What happens when you Google the man who runs Google? Schmidt happens, that's what.

As in: Eric Schmidt, the internet company's 58-year-old executive chairman - a man whose circular glasses, boiled-ham complexion and shapeless black suits make him look more like a mid-level Scandinavian architect from 1986 than one of the richest men on earth.

Schmidt is everywhere online.

Type his name into the site over which he presides, and the bots and spiders that toil beneath the surface of the web will present you with thousands of blandly identical images of his corporate head shot, along with some extraordinary details about the Washington-born, married-with-kids programmer who spends much of his time circling the globe in his Gulfstream V jet.

Details like his £5bn of personal stockholdings, for example. Or his recent visits to Number Ten Downing Street - where he has a place on David Cameron's business advisory group - and to one of Kim Il-sung University's computer labs in North Korea. Not to mention the Bermudan tax-avoidance scheme he helps operate as a member of Google's board of directors - the company paid just £11.2m to HM Revenues &

Customs last year on an estimated £3bn of UK revenues - and his now-infamous statement that: "If you have something that you don't want anyone to know, maybe you shouldn't be doing it in the first place."

TASK TO COMPLETE -> From the profile of Eric Schmidt, list the features that the text says make him look like a mid-level Scandinavian architect from 1986.

DATASET CONTENT ->
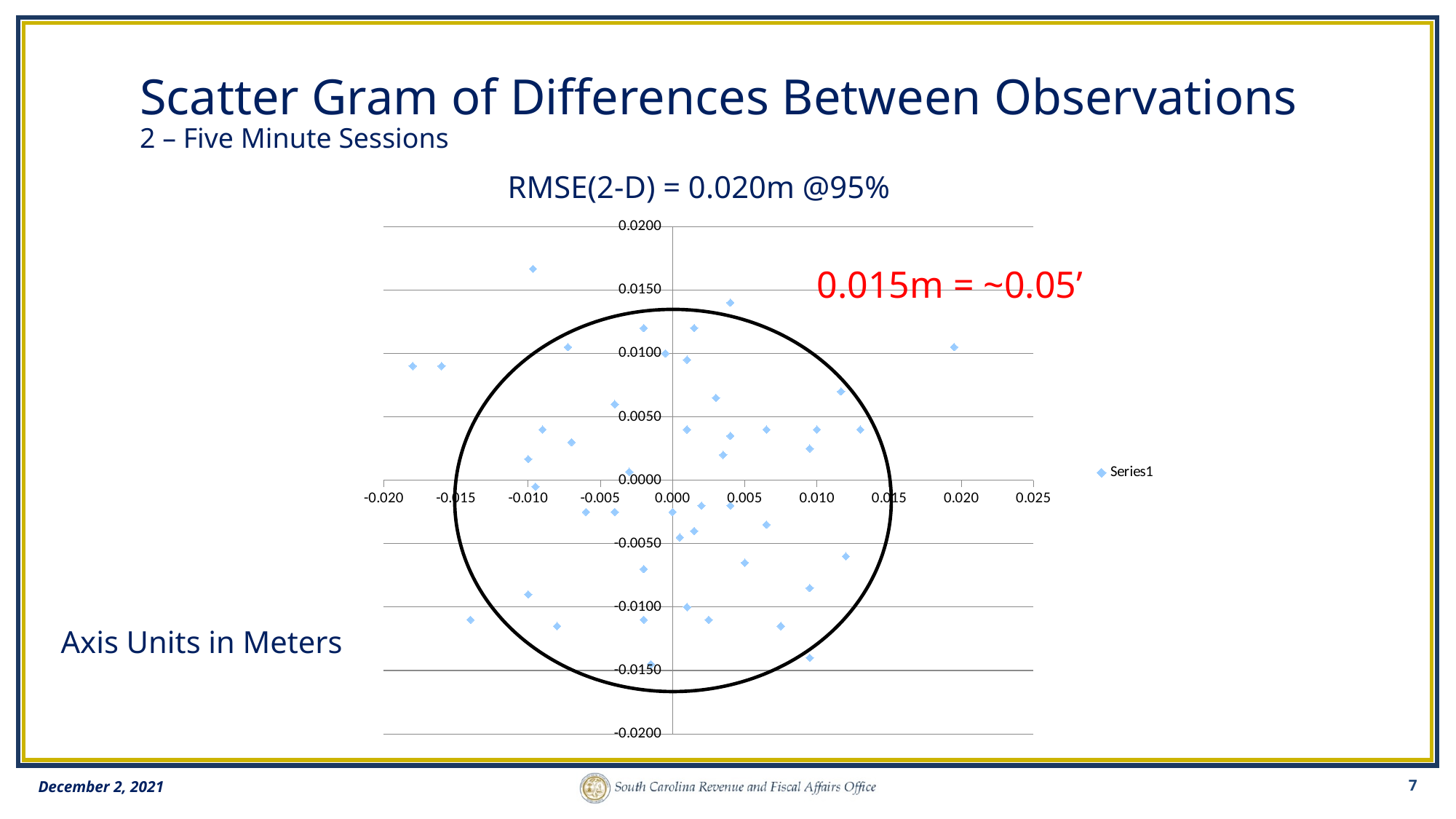
How many series does the legend list? 1 What is the title of the chart? RMSE(2-D) = 0.020m @95% Is the x value of the rightmost plotted point greater or less than 0.015? greater What is the name of the series shown in the legend? Series1 Is the y value of the highest plotted point greater or less than 0.0150? greater What kind of chart is shown on the slide? scatter chart Is the y value of the lowest plotted point greater or less than -0.0100? less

ANSWER SPACE ->
- Circular glasses
- Boiled-ham complexion
- Shapeless black suits